# [Excerpts from a spatial dataset]
++++++++++

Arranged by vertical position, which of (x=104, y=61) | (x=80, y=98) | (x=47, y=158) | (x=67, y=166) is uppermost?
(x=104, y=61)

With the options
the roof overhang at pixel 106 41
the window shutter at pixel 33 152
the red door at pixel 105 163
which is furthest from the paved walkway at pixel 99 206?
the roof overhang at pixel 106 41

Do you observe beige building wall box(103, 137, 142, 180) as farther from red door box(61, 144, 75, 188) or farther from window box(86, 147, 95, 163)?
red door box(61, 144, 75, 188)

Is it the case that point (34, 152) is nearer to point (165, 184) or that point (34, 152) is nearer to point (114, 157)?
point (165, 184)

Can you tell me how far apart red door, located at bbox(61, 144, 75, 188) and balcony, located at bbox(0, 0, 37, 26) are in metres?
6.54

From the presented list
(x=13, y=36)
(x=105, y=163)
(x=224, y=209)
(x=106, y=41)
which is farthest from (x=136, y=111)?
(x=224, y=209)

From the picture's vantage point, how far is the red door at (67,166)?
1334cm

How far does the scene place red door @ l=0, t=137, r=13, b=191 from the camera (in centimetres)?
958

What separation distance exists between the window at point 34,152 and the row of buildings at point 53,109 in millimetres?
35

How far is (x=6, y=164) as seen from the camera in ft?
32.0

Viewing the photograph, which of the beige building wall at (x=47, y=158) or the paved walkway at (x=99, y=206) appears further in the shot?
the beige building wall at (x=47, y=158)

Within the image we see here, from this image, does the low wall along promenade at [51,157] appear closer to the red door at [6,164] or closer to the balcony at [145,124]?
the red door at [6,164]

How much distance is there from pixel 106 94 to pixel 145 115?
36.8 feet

++++++++++

# [Exercise brief]
Copy the entries word for word, from the line containing "How far does" through the last line, including both ends.

# [Final result]
How far does the scene place red door @ l=0, t=137, r=13, b=191 from the camera (in centimetres)?
958

What separation distance exists between the window at point 34,152 and the row of buildings at point 53,109 in millimetres?
35

How far is (x=6, y=164) as seen from the camera in ft?
32.0

Viewing the photograph, which of the beige building wall at (x=47, y=158) or the paved walkway at (x=99, y=206) appears further in the shot?
the beige building wall at (x=47, y=158)

Within the image we see here, from this image, does the low wall along promenade at [51,157] appear closer to the red door at [6,164] or closer to the balcony at [145,124]?
the red door at [6,164]

How much distance is there from pixel 106 94 to pixel 145 115?
36.8 feet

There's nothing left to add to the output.